Objective The low detection accuracy of the perception system in autonomous vehicles will seriously affect the reliability of autonomous vehicle and the safety of passengers. The traditional LiDAR-based three-dimensional (3D) object detection algorithms, such as the rule-based clustering method highly relies on hand-designed features probably be sub-optimal. Following the great advantages in deep learning for image field, a large body of literature to explore the application of this technology for 3D LiDAR point clouds. Among them, point-based methods directly use raw point clouds as the input of the detection model, and the further point sampling(FPS) algorithm is applied to sample a set of keypoints from raw point clouds, keypoints groups neighbor raw points to extract the feature for object detection. However, the proportion of foreground points (points in 3D bounding box) in keypoints collected through FPS algorithm are relatively low, especially for the remote object, foreground points almost totally lost in FPS (Fig. 1). Foreground points contain the important 3D space location information of objects, a low proportion of foreground points in keypoints will hurt the detection accuracy. To this end, we propose a semantic segmentation based two-stage 3D object detection algorithm named Seg-RCNN (segmentation based region-convolution neural networks), in which we propose a novel further point sampling strategy (segFPS) for sampling keypoints, and a segmentation network (SegNet) for semantic segmentation of foreground points and background points (Fig. 4).

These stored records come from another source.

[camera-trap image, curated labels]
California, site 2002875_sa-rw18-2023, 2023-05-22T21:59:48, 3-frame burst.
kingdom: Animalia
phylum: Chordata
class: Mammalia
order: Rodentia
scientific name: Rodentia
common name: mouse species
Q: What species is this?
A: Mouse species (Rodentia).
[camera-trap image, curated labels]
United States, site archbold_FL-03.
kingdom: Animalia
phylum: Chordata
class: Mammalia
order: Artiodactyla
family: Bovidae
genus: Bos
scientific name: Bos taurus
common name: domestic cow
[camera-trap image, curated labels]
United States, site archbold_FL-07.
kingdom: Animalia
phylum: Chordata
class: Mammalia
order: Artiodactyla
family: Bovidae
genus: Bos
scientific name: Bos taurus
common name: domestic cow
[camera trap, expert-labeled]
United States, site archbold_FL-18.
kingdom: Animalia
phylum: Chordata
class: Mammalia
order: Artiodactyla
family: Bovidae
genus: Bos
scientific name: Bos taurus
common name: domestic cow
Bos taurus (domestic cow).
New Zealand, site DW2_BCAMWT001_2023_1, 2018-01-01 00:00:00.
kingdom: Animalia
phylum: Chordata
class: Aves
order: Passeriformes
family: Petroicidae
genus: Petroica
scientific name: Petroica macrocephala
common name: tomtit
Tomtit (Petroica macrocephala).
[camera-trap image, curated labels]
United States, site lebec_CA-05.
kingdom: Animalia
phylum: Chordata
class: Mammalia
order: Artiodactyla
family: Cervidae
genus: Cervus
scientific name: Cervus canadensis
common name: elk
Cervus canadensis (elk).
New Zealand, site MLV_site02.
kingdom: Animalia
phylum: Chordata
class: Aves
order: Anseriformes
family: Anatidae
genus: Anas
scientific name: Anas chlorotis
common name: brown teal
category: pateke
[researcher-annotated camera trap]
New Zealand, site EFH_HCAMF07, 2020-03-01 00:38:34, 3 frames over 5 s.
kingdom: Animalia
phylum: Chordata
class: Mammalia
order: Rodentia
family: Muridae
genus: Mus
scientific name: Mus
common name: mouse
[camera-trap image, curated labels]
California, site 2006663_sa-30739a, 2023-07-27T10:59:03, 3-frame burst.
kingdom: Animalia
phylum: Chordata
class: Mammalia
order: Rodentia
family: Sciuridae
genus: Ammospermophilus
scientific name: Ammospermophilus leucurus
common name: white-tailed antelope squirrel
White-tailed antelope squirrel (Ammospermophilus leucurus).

Methods Seg-RCNN is a two-stage 3D object detector (Fig. 2), in the first stage, the raw points are first voxelized as voxel-wise features, then the sparse 3D CNN is adopted to extract voxel features, the output of sparse 3D CNN squeeze into 2D CNN for further feature propagation, and then box proposals are generated in 2D bird’s eye view feature map through anchor-based strategy. The SegNet output the foreground and background points segmentation results of point clouds. In the second stage, the SegFPS is adopted to sample the keypoints according to the segmentation results obtained from SegNet. SegFPS, distinguished with previous FPS, uses both segmentation classes (foreground points and background points) and Euclidean distance as sampling criteria, which can improve the proportion of foreground points in keypoints (Fig. 1), and then can improve the detection accuracy by 2.90 percentage points in the KITTI dataset. Using keypoints to represent the whole point clouds not only reduces the complexity in time and space but also retains a certain proportion of foreground points and background points. Multi-scales 3D voxel features of different layers are aggregated into a set of keypoints through PointNet backbone to obtain the features aggregated by the keypoints (named key-features), so that achieve feature compression (grouping, as shown in Fig. 3, calculates the relative distance between the keypoints and neighbor raw points). Then, 2D CNN is adopted to further propagate the key-features. Project the box proposals onto the key-features map to extract the region of interests, finally the detection heads output the final perception results.

Results and Discussions Extensive experiments on KITTI dataset are conducted to demonstrate the higher performance of our framework as compared with previous mainstream methods, and the detection accuracy of the car class in moderate and easy level are 79.73%,89.16%, respectively(Table 2). The mean average precision (mAP) of Seg-RCNN, on car objects easy, moderate and hard levels, increased by at least 3.22, 3.97 and 3.29 percentage points, respectively. There are two output strategies in SegNet, experiment results suggest that SegNet 1 is better than SegNet 2 (Table 4). Adopting SegFPS to sample the keypoints indeed can improve the detection accuracy by 2.90 percentage points as compared with FPS (Table 5). The accuracy of annotation in dataset affect the detection performance of algorithm (Fig. 6), since the correct detection box will be judged as false positive due to the missing of data annotation. The similarity of the shape between different objects, such as the shape of tree pole and telephone pole are very similar to the pedestrian in point clouds, would decrease the classification accuracy, and then decrease the detection accuracy(Fig. 7). Runtime of the proposed method is 80 ms (Table 8). To further facilities the application of engineering, we achieve online real-time detection through robot operating system, which has great values for engineering projects.

Conclusions In this paper, we consider the problem of low proportion of foreground points in keypoints after FPS sampling, and introduce Seg-RCNN, a novel 3D object detection algorithm that has potential values of application for autonomous vehicle projects. Extensive experiments on KITTI dataset are conducted, the experiment results suggest that our algorithm has higher detection accuracy as compared with previous mainstream methods, specifically, the mAP of car class on easy, moderate and hard levels increase to at least 3.22, 3.97 and 3.29 percentage points, respectively. The runtime of our algorithm is only 80 ms. Our results suggest that Seg-RCNN is an effective architecture for 3D object detection on point clouds.